Thursdays | 2 – 5 pm | MHC 1206A

UNEWS Press Release

Faculty

Julie Metos, PhD, RD, Nutrition
Julie is the Interim Chairperson and Assistant Professor in the Division of Nutrition at the University of Utah. She completed her undergraduate work at University of Utah with a BFA in Ballet and a BS in Food and Nutrition. Dr. Metos completed the Master of Public Health and Dietetic Internship program at the University of California-Berkeley and her PhD in Public Health was completed at the University of Utah through the Department of Family and Preventive Medicine. Julie’s career includes public health and clinical nutrition management positions. She has worked for the Women’s Infant and Children Program (WIC) in California and Utah. Prior to joining the faculty in the Division of Nutrition, Dr. Metos led the Clinical Nutrition Department at Primary Children’s Hospital. She is a state and national leader in pediatric obesity prevention in schools and the community. Her research focuses broadly on nutrition and chronic disease prevention and treatment. Most recently, her work examines the influence of school nutrition and physical education policies and practices on adolescent obesity using population data from the Utah Population Database.
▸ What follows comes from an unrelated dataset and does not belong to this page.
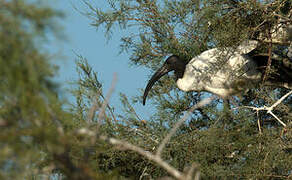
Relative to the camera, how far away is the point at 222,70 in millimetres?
2256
Dr. Metos teaches graduate level nutrition classes and is a mentor for student research. Julie’s colleagues describe her as an “action-oriented leader.” She is passionate about students and they report that she trains them to “change the world through food and nutrition.” Outside of work, Julie likes to ride her pink mountain bike, ski, travel with her husband and teenagers and read everything in sight, including cookbooks.

Nicole Mihalopoulous, MD, MPH, Pediatrics
Dr. Mihalopoulos is an adolescent medicine physician and associate professor of Pediatrics at the University of Utah. She also holds adjunct professorships in Nutrition and Internal Medicine. She received her BS in Exercise Physiology from the U of U and MD from Tulane University. She stayed at Tulane to complete training in Internal Medicine/Preventive Medicine and a Masters in Public Health. At the University of Rochester she completed a fellowship in Adolescent Medicine/Preventive Cardiology. She is currently funded by a 5-year grant from the National Institutes of Health to study changes in weight and heart disease risk factors in adolescents and young adults. When she is not doing research, she spends the remaining time evaluating and treating tweens and teens in the Consultative Adolescent Medicine Clinic, serving as the medical director for Juvenile Justice Services in Salt Lake County, and teaching medical students, physician assistant students and pediatrics residents. For fun she enjoys mountain biking, downhill skiing, international travel and culinary adventures.